_TEXT EXTRACT_.
§ §
Question

Limits Calculus
1) find slope of the tangent line to the graph of f at the given point.
2) find the slope-intercept equation of the tangent line to the graph of f at the given point.

Problem #1: f(x)=-3x+4 at (1,1)
Problem #2: f(x)=3x^2 at (1,3)

Please help me, I found the answers but I'm not sure if they are right :\ THANKS!

Answer 1

for #1 \(f(x)=3x+4\) you have a line
the slope is a constant, namely \(3\)

Answer 2

doesn't matter what the point is for the first one, the slope is always 3

Answer 3

for the second one if
\[f(x)=3x^2\] then
\[f'(x)=6x\] if you want the slope at \(x=1\) find
\[f'(1)\]

Answer 4

I know but I don't think I got the right answer.

Answer 5

at a point of figuring, I got -3-3h+4-1

Answer 6

for the first one or the second one?
§ §
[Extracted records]
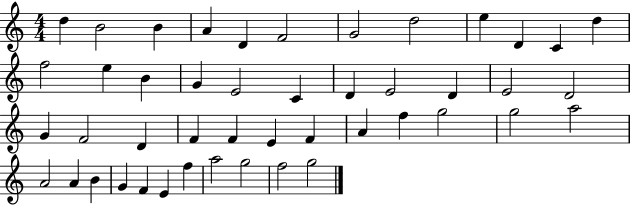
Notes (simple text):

D5/q B4/h B4/q A4/q D4/q F4/h G4/h D5/h E5/q D4/q C4/q D5/q F5/h E5/q B4/q G4/q E4/h C4/q D4/q E4/h D4/q E4/h D4/h G4/q F4/h D4/q F4/q F4/q E4/q F4/q A4/q F5/q G5/h G5/h A5/h A4/h A4/q B4/q G4/q F4/q E4/q F5/q A5/h G5/h F5/h G5/h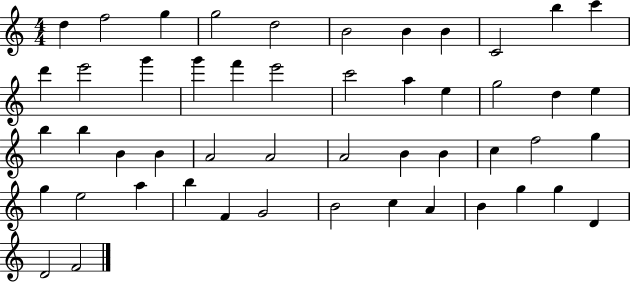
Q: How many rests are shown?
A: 0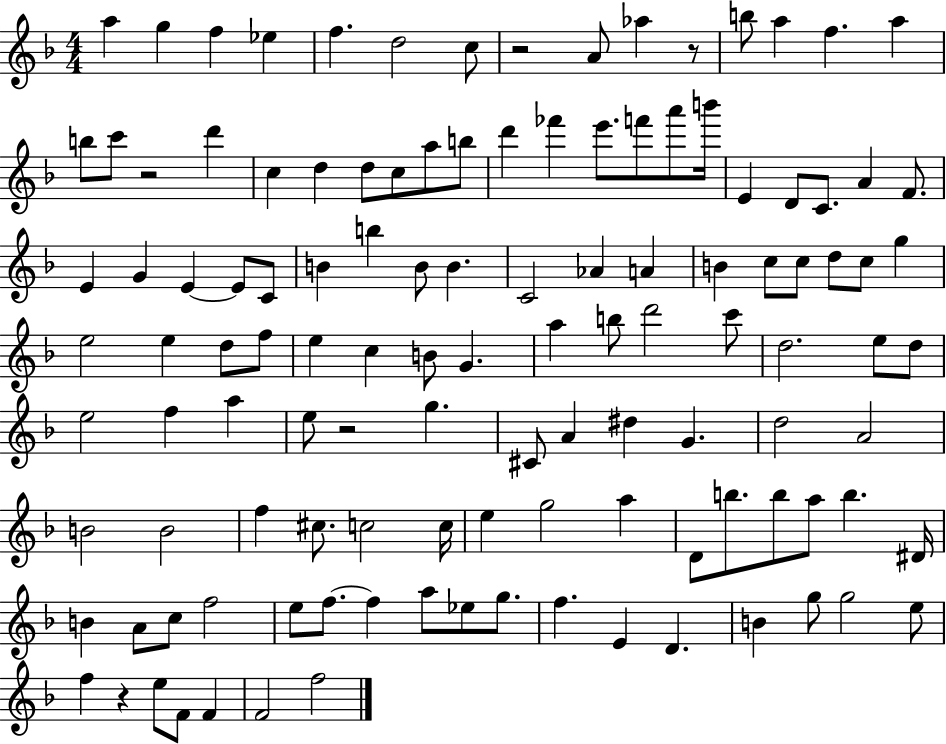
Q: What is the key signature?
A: F major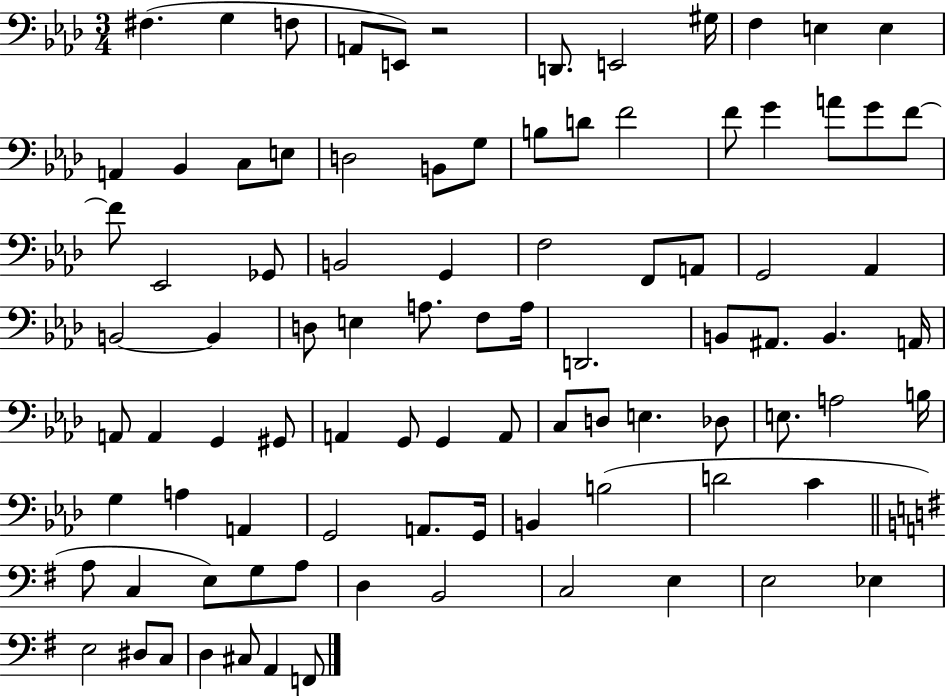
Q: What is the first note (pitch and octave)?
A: F#3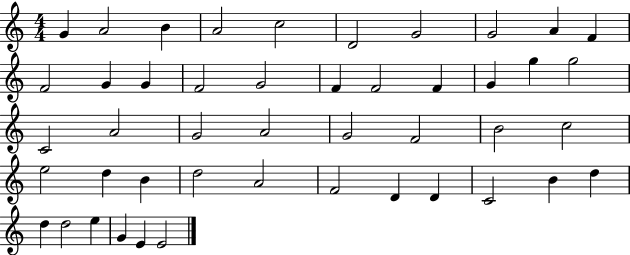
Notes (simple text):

G4/q A4/h B4/q A4/h C5/h D4/h G4/h G4/h A4/q F4/q F4/h G4/q G4/q F4/h G4/h F4/q F4/h F4/q G4/q G5/q G5/h C4/h A4/h G4/h A4/h G4/h F4/h B4/h C5/h E5/h D5/q B4/q D5/h A4/h F4/h D4/q D4/q C4/h B4/q D5/q D5/q D5/h E5/q G4/q E4/q E4/h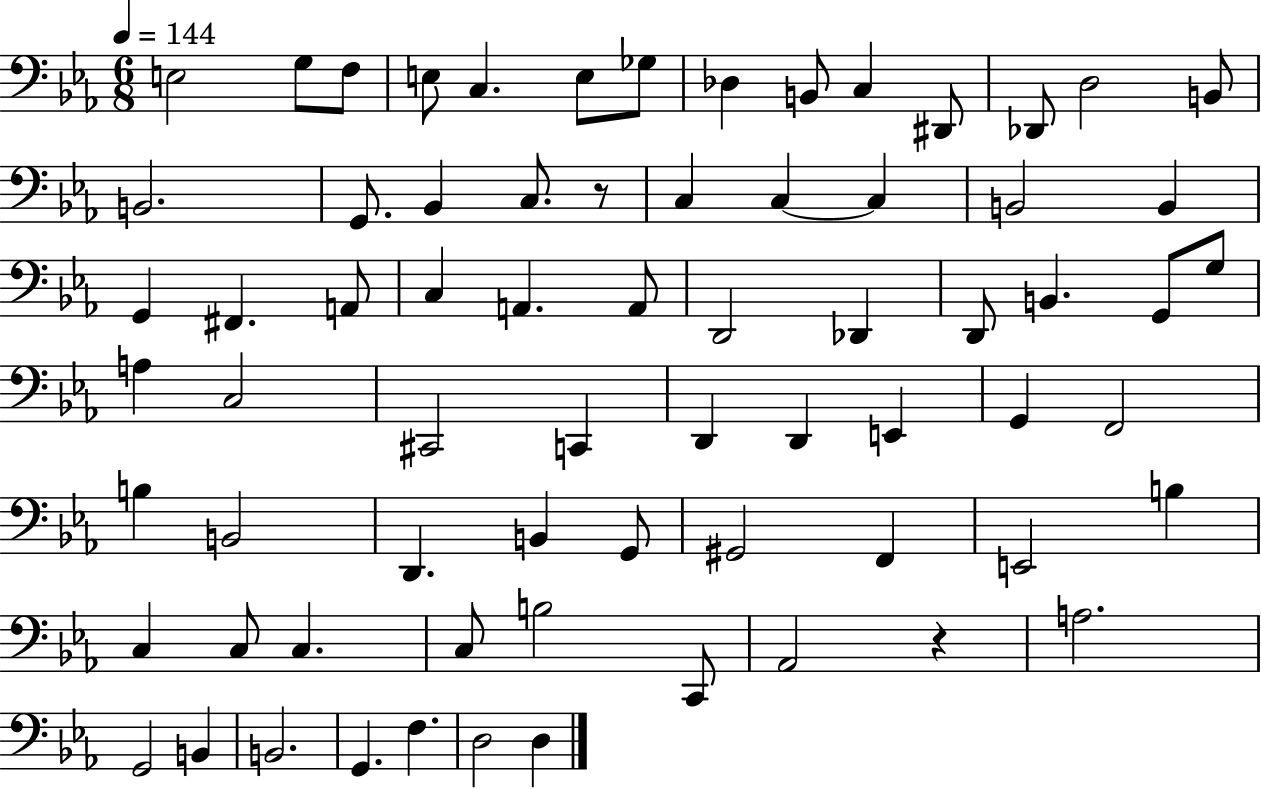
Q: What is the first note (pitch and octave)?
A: E3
§ §
_REQUIREMENT_. Quote the forum thread on tangent-line slopes in full, word for word.

_WRITTEN ANSWER_.
Question

Limits Calculus
1) find slope of the tangent line to the graph of f at the given point.
2) find the slope-intercept equation of the tangent line to the graph of f at the given point.

Problem #1: f(x)=-3x+4 at (1,1)
Problem #2: f(x)=3x^2 at (1,3)

Please help me, I found the answers but I'm not sure if they are right :\ THANKS!

Answer 1

for #1 \(f(x)=3x+4\) you have a line
the slope is a constant, namely \(3\)

Answer 2

doesn't matter what the point is for the first one, the slope is always 3

Answer 3

for the second one if
\[f(x)=3x^2\] then
\[f'(x)=6x\] if you want the slope at \(x=1\) find
\[f'(1)\]

Answer 4

I know but I don't think I got the right answer.

Answer 5

at a point of figuring, I got -3-3h+4-1

Answer 6

for the first one or the second one?